What about your shopping basket? GM foods don’t have to be labelled in the US, so most people probably have no idea that the White Russet potatoes or Arctic apples they buy are genetically modified. In fact, a 2013 survey found that half of people in the US .

By the time good-gluten sandwiches are on the menu (see “Pink pineapples and healthy fries: the new GM foods made for you”), things could be different. From July, a new US labelling law means that, at the very least, firms must add a scannable barcode to any food containing GM ingredients (see “Food rules”). However, the draft rules were unveiled only in May, and it appears that food made from gene-edited crops will not have to be labelled.
The argument here is that varieties of plant created by altering their own genes, rather than by adding extra genes sometimes taken from other organisms, are distinct from normal GM crops. US regulators appear to agree. For instance, they have told Calyxt that its products, such as the high-fibre wheat, and its good-gluten flour – which is made by slicing out the genes that make the kind of gluten implicated in coeliac disase – will be treated as conventional rather than GM foods.

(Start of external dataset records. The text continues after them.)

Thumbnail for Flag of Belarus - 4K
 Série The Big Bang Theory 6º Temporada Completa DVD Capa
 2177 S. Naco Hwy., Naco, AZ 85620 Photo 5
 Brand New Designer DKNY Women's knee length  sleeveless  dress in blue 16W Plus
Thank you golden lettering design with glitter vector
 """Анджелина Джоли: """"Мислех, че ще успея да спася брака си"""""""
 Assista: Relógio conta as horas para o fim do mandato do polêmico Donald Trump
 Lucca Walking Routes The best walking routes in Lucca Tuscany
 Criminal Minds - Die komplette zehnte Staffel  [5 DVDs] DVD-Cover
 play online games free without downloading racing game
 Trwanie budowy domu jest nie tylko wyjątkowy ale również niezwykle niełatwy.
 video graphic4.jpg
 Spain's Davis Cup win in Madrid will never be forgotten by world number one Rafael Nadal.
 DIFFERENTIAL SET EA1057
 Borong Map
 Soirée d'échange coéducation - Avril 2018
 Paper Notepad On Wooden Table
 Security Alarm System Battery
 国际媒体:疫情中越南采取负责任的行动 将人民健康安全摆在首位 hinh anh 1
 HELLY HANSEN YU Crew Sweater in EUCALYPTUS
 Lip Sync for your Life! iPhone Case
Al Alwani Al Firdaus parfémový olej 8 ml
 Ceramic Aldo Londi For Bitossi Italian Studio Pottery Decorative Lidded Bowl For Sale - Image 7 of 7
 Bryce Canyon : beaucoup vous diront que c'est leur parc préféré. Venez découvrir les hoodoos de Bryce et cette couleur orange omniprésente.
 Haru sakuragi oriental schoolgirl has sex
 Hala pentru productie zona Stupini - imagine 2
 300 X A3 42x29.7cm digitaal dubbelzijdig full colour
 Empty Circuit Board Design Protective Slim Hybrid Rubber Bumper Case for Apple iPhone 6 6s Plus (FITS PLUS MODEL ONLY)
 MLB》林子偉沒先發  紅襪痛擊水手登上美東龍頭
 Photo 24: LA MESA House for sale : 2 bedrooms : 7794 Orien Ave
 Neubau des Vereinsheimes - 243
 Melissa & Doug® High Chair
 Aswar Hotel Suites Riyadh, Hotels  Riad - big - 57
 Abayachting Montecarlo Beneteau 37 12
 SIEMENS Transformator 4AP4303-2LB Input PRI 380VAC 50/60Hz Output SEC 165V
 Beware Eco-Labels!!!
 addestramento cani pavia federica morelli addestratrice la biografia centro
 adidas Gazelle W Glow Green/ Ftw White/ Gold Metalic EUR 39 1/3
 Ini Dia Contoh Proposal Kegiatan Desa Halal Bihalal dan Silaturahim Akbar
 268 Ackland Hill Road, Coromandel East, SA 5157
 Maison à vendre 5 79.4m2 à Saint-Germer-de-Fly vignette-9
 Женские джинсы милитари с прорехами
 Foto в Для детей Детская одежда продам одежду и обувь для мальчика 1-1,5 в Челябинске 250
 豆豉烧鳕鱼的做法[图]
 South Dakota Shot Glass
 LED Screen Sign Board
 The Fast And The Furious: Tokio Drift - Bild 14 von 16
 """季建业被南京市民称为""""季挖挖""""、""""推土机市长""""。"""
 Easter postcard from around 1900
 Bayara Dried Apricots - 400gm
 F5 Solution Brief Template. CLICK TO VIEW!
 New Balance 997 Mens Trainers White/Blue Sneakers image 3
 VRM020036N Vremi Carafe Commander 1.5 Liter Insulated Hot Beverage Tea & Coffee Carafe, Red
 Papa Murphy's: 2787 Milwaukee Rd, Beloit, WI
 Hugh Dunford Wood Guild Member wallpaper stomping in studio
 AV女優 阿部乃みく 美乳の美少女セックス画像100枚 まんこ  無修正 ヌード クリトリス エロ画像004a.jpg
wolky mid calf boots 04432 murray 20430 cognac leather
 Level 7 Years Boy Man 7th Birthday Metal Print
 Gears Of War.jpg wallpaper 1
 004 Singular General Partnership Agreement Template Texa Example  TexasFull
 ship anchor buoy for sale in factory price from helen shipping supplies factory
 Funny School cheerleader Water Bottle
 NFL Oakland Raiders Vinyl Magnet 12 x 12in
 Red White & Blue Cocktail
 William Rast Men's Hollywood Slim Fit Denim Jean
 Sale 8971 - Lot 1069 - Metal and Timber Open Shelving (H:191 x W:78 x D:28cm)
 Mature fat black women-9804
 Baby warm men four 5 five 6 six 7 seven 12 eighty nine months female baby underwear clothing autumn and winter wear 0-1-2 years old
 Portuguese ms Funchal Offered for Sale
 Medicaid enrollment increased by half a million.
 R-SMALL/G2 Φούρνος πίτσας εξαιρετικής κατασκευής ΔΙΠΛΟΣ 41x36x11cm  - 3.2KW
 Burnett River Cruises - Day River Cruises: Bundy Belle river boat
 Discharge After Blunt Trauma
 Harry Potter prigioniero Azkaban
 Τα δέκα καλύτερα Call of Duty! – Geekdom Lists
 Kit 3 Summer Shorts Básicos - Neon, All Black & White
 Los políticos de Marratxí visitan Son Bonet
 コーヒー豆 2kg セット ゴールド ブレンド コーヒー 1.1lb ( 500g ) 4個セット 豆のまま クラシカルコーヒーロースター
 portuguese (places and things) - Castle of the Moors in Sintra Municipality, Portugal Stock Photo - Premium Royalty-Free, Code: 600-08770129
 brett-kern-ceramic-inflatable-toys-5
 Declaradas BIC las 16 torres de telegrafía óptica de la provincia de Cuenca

“The consumer has to have a choice. And they have to be informed to make it”
The EU is still vacillating. If it follows the US example, though, most gene-edited foods would not have to be labelled. So it is possible people could end up eating these foods without being aware that they have been created by a form of genetic modification. “We think it’s important that consumers do have the choice,” says Helen Wallace of the campaign group GeneWatch UK.
And it’s not just opponents of GM crops who regard this as desirable. “My view is that you should label,” says Johnathan Napier of Rothamsted Research in the UK, who develops GM crops and also advocates for their use. “The consumer has to have a choice. And you really want the consumer to be informed when they make that choice.”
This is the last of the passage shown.